Stored items
━━━━━━━━━━━━━━━━━━━━
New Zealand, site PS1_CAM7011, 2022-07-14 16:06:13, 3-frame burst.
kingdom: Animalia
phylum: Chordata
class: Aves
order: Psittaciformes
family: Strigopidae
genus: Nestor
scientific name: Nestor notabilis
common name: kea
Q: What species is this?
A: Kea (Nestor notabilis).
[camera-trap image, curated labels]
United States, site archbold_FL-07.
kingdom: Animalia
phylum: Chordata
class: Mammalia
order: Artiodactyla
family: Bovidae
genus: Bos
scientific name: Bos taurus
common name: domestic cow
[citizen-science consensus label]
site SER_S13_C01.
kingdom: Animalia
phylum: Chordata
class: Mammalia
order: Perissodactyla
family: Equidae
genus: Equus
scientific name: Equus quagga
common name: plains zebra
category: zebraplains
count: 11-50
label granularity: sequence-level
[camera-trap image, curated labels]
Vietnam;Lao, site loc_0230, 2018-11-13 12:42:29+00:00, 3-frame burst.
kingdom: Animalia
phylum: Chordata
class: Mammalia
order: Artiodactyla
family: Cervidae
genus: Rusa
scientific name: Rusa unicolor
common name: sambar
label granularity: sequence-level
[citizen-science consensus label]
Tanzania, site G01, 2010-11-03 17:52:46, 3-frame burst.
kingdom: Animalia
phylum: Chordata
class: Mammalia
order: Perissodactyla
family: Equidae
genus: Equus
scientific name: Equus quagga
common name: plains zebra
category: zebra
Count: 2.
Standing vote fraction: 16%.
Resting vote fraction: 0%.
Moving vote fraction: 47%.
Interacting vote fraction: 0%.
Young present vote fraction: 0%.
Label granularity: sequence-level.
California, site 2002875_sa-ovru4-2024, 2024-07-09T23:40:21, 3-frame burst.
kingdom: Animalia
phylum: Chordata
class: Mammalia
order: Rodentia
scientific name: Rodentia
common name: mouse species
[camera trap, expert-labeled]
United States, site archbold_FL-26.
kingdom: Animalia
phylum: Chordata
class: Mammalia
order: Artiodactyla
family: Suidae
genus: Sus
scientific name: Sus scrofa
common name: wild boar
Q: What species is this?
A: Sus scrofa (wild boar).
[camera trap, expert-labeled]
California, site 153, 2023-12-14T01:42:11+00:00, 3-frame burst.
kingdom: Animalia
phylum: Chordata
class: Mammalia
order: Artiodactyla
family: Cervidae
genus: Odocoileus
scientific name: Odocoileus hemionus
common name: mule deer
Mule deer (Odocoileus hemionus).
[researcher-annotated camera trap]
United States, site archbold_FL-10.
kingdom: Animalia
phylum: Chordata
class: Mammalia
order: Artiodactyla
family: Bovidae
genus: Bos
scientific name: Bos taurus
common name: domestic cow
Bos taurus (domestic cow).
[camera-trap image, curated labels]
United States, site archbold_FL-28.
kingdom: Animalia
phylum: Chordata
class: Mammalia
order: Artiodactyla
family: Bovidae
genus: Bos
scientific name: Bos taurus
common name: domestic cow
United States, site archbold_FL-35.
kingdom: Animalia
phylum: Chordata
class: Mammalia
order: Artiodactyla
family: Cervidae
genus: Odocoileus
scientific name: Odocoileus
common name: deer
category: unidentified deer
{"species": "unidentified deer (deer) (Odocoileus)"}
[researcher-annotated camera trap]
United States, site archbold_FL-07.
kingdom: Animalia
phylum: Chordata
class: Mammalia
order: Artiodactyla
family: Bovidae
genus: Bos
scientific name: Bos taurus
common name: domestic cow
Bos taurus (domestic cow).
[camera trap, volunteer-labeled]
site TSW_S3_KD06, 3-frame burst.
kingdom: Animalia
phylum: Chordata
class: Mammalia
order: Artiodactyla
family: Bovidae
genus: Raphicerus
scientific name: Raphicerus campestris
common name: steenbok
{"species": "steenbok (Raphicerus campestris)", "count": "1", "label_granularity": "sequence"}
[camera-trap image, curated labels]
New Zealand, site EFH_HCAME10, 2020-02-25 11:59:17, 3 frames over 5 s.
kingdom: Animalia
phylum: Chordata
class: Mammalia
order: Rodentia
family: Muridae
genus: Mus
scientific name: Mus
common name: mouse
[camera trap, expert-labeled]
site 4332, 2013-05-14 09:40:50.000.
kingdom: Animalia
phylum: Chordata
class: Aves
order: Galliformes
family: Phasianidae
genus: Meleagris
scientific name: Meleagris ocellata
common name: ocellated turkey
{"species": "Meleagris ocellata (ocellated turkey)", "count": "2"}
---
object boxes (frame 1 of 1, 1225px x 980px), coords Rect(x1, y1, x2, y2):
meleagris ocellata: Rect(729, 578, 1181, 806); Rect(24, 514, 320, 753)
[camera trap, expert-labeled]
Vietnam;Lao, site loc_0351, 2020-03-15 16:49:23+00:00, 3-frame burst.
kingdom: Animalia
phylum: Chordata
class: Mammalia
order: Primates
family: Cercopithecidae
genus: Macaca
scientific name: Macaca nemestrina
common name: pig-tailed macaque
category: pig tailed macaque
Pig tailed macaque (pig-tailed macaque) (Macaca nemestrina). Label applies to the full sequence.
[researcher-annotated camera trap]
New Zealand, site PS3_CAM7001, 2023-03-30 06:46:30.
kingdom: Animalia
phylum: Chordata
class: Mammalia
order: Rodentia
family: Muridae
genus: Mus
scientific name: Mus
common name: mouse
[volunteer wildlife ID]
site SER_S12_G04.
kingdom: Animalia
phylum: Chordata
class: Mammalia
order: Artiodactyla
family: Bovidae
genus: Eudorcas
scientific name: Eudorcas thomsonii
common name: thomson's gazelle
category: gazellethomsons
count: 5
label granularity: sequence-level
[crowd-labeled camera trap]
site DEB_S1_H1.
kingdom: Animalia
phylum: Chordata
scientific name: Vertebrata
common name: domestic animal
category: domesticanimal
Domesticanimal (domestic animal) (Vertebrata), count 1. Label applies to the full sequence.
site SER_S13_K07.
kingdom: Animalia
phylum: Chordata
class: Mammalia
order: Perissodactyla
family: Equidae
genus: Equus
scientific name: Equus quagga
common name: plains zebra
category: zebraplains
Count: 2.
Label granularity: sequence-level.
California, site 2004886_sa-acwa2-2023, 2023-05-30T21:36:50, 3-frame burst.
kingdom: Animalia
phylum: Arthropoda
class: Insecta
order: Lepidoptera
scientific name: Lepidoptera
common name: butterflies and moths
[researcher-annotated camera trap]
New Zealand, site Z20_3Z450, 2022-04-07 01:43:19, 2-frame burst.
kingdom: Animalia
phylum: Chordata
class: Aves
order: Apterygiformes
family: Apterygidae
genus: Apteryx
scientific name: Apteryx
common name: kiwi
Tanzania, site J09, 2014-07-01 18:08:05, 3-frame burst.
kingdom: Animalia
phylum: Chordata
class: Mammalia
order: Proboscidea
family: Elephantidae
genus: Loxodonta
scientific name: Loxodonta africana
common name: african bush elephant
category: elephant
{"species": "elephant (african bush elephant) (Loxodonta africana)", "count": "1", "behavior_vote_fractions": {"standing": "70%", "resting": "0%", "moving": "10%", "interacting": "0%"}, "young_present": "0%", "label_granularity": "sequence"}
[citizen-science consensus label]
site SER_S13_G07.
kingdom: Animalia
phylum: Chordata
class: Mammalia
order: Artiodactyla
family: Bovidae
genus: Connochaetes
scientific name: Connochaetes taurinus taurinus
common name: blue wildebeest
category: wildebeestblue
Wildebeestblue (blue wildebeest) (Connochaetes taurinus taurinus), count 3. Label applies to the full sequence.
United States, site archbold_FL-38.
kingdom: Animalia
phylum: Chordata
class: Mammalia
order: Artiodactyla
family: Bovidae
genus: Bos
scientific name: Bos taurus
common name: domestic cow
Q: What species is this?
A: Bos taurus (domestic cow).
━━━━━━━━━━━━━━━━━━━━
- DESCRIPTION OF THE TASK -
All of the entries should be transcribed exactly as they appear.

- ANSWER BOX -
New Zealand, site PS1_CAM7011, 2022-07-14 16:06:13, 3-frame burst.
kingdom: Animalia
phylum: Chordata
class: Aves
order: Psittaciformes
family: Strigopidae
genus: Nestor
scientific name: Nestor notabilis
common name: kea
Q: What species is this?
A: Kea (Nestor notabilis).
[camera-trap image, curated labels]
United States, site archbold_FL-07.
kingdom: Animalia
phylum: Chordata
class: Mammalia
order: Artiodactyla
family: Bovidae
genus: Bos
scientific name: Bos taurus
common name: domestic cow
[citizen-science consensus label]
site SER_S13_C01.
kingdom: Animalia
phylum: Chordata
class: Mammalia
order: Perissodactyla
family: Equidae
genus: Equus
scientific name: Equus quagga
common name: plains zebra
category: zebraplains
count: 11-50
label granularity: sequence-level
[camera-trap image, curated labels]
Vietnam;Lao, site loc_0230, 2018-11-13 12:42:29+00:00, 3-frame burst.
kingdom: Animalia
phylum: Chordata
class: Mammalia
order: Artiodactyla
family: Cervidae
genus: Rusa
scientific name: Rusa unicolor
common name: sambar
label granularity: sequence-level
[citizen-science consensus label]
Tanzania, site G01, 2010-11-03 17:52:46, 3-frame burst.
kingdom: Animalia
phylum: Chordata
class: Mammalia
order: Perissodactyla
family: Equidae
genus: Equus
scientific name: Equus quagga
common name: plains zebra
category: zebra
Count: 2.
Standing vote fraction: 16%.
Resting vote fraction: 0%.
Moving vote fraction: 47%.
Interacting vote fraction: 0%.
Young present vote fraction: 0%.
Label granularity: sequence-level.
California, site 2002875_sa-ovru4-2024, 2024-07-09T23:40:21, 3-frame burst.
kingdom: Animalia
phylum: Chordata
class: Mammalia
order: Rodentia
scientific name: Rodentia
common name: mouse species
[camera trap, expert-labeled]
United States, site archbold_FL-26.
kingdom: Animalia
phylum: Chordata
class: Mammalia
order: Artiodactyla
family: Suidae
genus: Sus
scientific name: Sus scrofa
common name: wild boar
Q: What species is this?
A: Sus scrofa (wild boar).
[camera trap, expert-labeled]
California, site 153, 2023-12-14T01:42:11+00:00, 3-frame burst.
kingdom: Animalia
phylum: Chordata
class: Mammalia
order: Artiodactyla
family: Cervidae
genus: Odocoileus
scientific name: Odocoileus hemionus
common name: mule deer
Mule deer (Odocoileus hemionus).
[researcher-annotated camera trap]
United States, site archbold_FL-10.
kingdom: Animalia
phylum: Chordata
class: Mammalia
order: Artiodactyla
family: Bovidae
genus: Bos
scientific name: Bos taurus
common name: domestic cow
Bos taurus (domestic cow).
[camera-trap image, curated labels]
United States, site archbold_FL-28.
kingdom: Animalia
phylum: Chordata
class: Mammalia
order: Artiodactyla
family: Bovidae
genus: Bos
scientific name: Bos taurus
common name: domestic cow
United States, site archbold_FL-35.
kingdom: Animalia
phylum: Chordata
class: Mammalia
order: Artiodactyla
family: Cervidae
genus: Odocoileus
scientific name: Odocoileus
common name: deer
category: unidentified deer
{"species": "unidentified deer (deer) (Odocoileus)"}
[researcher-annotated camera trap]
United States, site archbold_FL-07.
kingdom: Animalia
phylum: Chordata
class: Mammalia
order: Artiodactyla
family: Bovidae
genus: Bos
scientific name: Bos taurus
common name: domestic cow
Bos taurus (domestic cow).
[camera trap, volunteer-labeled]
site TSW_S3_KD06, 3-frame burst.
kingdom: Animalia
phylum: Chordata
class: Mammalia
order: Artiodactyla
family: Bovidae
genus: Raphicerus
scientific name: Raphicerus campestris
common name: steenbok
{"species": "steenbok (Raphicerus campestris)", "count": "1", "label_granularity": "sequence"}
[camera-trap image, curated labels]
New Zealand, site EFH_HCAME10, 2020-02-25 11:59:17, 3 frames over 5 s.
kingdom: Animalia
phylum: Chordata
class: Mammalia
order: Rodentia
family: Muridae
genus: Mus
scientific name: Mus
common name: mouse
[camera trap, expert-labeled]
site 4332, 2013-05-14 09:40:50.000.
kingdom: Animalia
phylum: Chordata
class: Aves
order: Galliformes
family: Phasianidae
genus: Meleagris
scientific name: Meleagris ocellata
common name: ocellated turkey
{"species": "Meleagris ocellata (ocellated turkey)", "count": "2"}
---
object boxes (frame 1 of 1, 1225px x 980px), coords Rect(x1, y1, x2, y2):
meleagris ocellata: Rect(729, 578, 1181, 806); Rect(24, 514, 320, 753)
[camera trap, expert-labeled]
Vietnam;Lao, site loc_0351, 2020-03-15 16:49:23+00:00, 3-frame burst.
kingdom: Animalia
phylum: Chordata
class: Mammalia
order: Primates
family: Cercopithecidae
genus: Macaca
scientific name: Macaca nemestrina
common name: pig-tailed macaque
category: pig tailed macaque
Pig tailed macaque (pig-tailed macaque) (Macaca nemestrina). Label applies to the full sequence.
[researcher-annotated camera trap]
New Zealand, site PS3_CAM7001, 2023-03-30 06:46:30.
kingdom: Animalia
phylum: Chordata
class: Mammalia
order: Rodentia
family: Muridae
genus: Mus
scientific name: Mus
common name: mouse
[volunteer wildlife ID]
site SER_S12_G04.
kingdom: Animalia
phylum: Chordata
class: Mammalia
order: Artiodactyla
family: Bovidae
genus: Eudorcas
scientific name: Eudorcas thomsonii
common name: thomson's gazelle
category: gazellethomsons
count: 5
label granularity: sequence-level
[crowd-labeled camera trap]
site DEB_S1_H1.
kingdom: Animalia
phylum: Chordata
scientific name: Vertebrata
common name: domestic animal
category: domesticanimal
Domesticanimal (domestic animal) (Vertebrata), count 1. Label applies to the full sequence.
site SER_S13_K07.
kingdom: Animalia
phylum: Chordata
class: Mammalia
order: Perissodactyla
family: Equidae
genus: Equus
scientific name: Equus quagga
common name: plains zebra
category: zebraplains
Count: 2.
Label granularity: sequence-level.
California, site 2004886_sa-acwa2-2023, 2023-05-30T21:36:50, 3-frame burst.
kingdom: Animalia
phylum: Arthropoda
class: Insecta
order: Lepidoptera
scientific name: Lepidoptera
common name: butterflies and moths
[researcher-annotated camera trap]
New Zealand, site Z20_3Z450, 2022-04-07 01:43:19, 2-frame burst.
kingdom: Animalia
phylum: Chordata
class: Aves
order: Apterygiformes
family: Apterygidae
genus: Apteryx
scientific name: Apteryx
common name: kiwi
Tanzania, site J09, 2014-07-01 18:08:05, 3-frame burst.
kingdom: Animalia
phylum: Chordata
class: Mammalia
order: Proboscidea
family: Elephantidae
genus: Loxodonta
scientific name: Loxodonta africana
common name: african bush elephant
category: elephant
{"species": "elephant (african bush elephant) (Loxodonta africana)", "count": "1", "behavior_vote_fractions": {"standing": "70%", "resting": "0%", "moving": "10%", "interacting": "0%"}, "young_present": "0%", "label_granularity": "sequence"}
[citizen-science consensus label]
site SER_S13_G07.
kingdom: Animalia
phylum: Chordata
class: Mammalia
order: Artiodactyla
family: Bovidae
genus: Connochaetes
scientific name: Connochaetes taurinus taurinus
common name: blue wildebeest
category: wildebeestblue
Wildebeestblue (blue wildebeest) (Connochaetes taurinus taurinus), count 3. Label applies to the full sequence.
United States, site archbold_FL-38.
kingdom: Animalia
phylum: Chordata
class: Mammalia
order: Artiodactyla
family: Bovidae
genus: Bos
scientific name: Bos taurus
common name: domestic cow
Q: What species is this?
A: Bos taurus (domestic cow).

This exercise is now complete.